ФРАГМЕНТ ДОКУМЕНТА =>
++++++++

Некоторые уполномоченные делают еще несколько замечаний.

Коммандант А. Росс (из округа Вреде) указывает, что не следует даже намекать на возможность уничтожения независимости. Он полагает, что это не входит в компетенцию лиц, которые имеют точное полномочие сохранить независимость во что бы то ни стало. Полномочия их не допускают сомнений. Они могут обо всем говорить и все решать, лишь бы сохранить независимость.

Коммандант Я.Я. ван-Никерк (из округа Фиксбург) говорит, что нельзя допускать и мысли об уничтожении независимости.

Генерал Бранд, поддерживаемый коммандантом А.Я. де Коком, делает следующее предложение, принятое собранием:

«Настоящее собрание, состоящее из уполномоченных обеих республик, постановляет: поручить обоим правительствам избрать комиссию, которая бы вошла в переговоры с лордом Китченером в качестве представителя британского правительства, для установления мира на удовлетворительных условиях. Комиссия эта представит свое заключение собранию уполномоченных для того, чтобы получить согласие обеих правительств».

Собрание закрыто после молитвы.

Протоколы совещания между комиссией, избранной народными уполномоченными, и лордами Китченером и Мильнером

Заседание открылось 19 мая 1902 года в 10 часов утра в Претории, в доме лорда Китченера.

От лица уполномоченных присутствовали: генерал Л. Бота, главный комманаднт X. Девет, генерал Деларей, судья Я. Герцог и генерал Смуте.

Переводчик Н. Девет, секретари: г-н О. Уолдон от британского правительства, пастор Я. Кастель и Ван Фельден — от комиссии буров.

После взаимных приветствий члены конференции заняли места вокруг стола, помещенного в середине комнаты.

Коммандант генерал Бота. Для начала я должен сказать, что хотя переговоры наши затянулись дольше, чем мы этого ожидали, но я удостоверяю здесь, что мы вели их с самыми лучшими намерениями и что с нашей стороны сделано все возможное с серьезной целью заключить желанный мир. Я должен прибавить, что все, что здесь будет сказано, подлежит обсуждению представителей от нашего народа.

С английской стороны желают выслушать, какое предложение делает комиссия, вследствие чего прочитывается следующее письмо:

«Претория, 19 мая 1902 г.

Их превосходительствам

лорду Китченеру и лорду Мильнеру.

Ваши превосходительства!

С целью положить конец враждебным отношениям и действуя по доверенности правительств обеих республик, мы имеем честь установить здесь следующие пункты, могущие служить основанием для переговоров о мире. Согласно пунктам, уже изложенным нами в апреле сего года:

а) мы готовы на упразднение нашей независимости в делах внешней политики;

б) мы желаем сохранения нашего внутреннего правления под британским протекторатом;

в) мы готовы отказаться от части нашей территории.

++++++++

Сохраненные данные =>

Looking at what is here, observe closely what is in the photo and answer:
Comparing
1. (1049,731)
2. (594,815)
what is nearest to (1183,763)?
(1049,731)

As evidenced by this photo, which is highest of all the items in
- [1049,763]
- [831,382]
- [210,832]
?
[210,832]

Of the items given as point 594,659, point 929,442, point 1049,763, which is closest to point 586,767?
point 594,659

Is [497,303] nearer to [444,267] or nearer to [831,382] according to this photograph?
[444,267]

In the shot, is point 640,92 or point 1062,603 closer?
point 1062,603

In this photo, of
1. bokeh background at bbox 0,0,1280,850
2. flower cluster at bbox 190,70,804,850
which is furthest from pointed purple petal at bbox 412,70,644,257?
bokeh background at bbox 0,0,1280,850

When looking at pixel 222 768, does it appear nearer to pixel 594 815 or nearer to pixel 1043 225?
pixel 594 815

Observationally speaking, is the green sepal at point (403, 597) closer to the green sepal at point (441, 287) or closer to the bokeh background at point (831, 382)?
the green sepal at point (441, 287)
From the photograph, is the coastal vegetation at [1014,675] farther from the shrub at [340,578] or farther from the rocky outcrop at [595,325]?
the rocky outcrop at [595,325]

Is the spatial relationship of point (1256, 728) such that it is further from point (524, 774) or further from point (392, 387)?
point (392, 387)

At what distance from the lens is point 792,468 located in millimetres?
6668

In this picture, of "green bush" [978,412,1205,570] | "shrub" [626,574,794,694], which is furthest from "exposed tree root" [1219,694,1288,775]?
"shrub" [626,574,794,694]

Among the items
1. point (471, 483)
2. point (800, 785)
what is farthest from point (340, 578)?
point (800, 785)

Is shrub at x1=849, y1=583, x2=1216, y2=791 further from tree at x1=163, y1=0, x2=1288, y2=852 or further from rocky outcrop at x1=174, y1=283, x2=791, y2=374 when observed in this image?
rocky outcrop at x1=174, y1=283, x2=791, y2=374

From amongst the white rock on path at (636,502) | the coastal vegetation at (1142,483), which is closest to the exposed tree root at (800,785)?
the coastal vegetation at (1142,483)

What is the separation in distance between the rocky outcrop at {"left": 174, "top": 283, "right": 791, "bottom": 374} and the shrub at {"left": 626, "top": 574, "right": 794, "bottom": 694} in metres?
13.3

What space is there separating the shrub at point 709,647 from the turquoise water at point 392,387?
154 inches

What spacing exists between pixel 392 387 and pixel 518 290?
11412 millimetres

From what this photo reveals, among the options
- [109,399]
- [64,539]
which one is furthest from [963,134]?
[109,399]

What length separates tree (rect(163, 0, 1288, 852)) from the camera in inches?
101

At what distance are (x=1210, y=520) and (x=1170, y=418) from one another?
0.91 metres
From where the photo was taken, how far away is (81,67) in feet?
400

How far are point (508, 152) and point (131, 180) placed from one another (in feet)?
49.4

++++++++

ЧТО НУЖНО СДЕЛАТЬ =>
A) Выпишите дословно из фрагмента документа отрывок от «Коммандант генерал Бота.» до «от нашего народа.».
B) Ответьте по фрагменту документа на вопросы:
(i) Когда и где открылось заседание?
(ii) Кто поддержал предложение генерала Бранда?
(iii) Из какого округа коммандант Я.Я. ван-Никерк?
Записи для этой работы не нужны.

ОТВЕТЫ ПО ЗАДАНИЯМ =>
A)
Коммандант генерал Бота. Для начала я должен сказать, что хотя переговоры наши затянулись дольше, чем мы этого ожидали, но я удостоверяю здесь, что мы вели их с самыми лучшими намерениями и что с нашей стороны сделано все возможное с серьезной целью заключить желанный мир. Я должен прибавить, что все, что здесь будет сказано, подлежит обсуждению представителей от нашего народа.

B)
(i) 19 мая 1902 года в 10 часов утра в Претории, в доме лорда Китченера.
(ii) Коммандант А.Я. де Кок.
(iii) Из округа Фиксбург.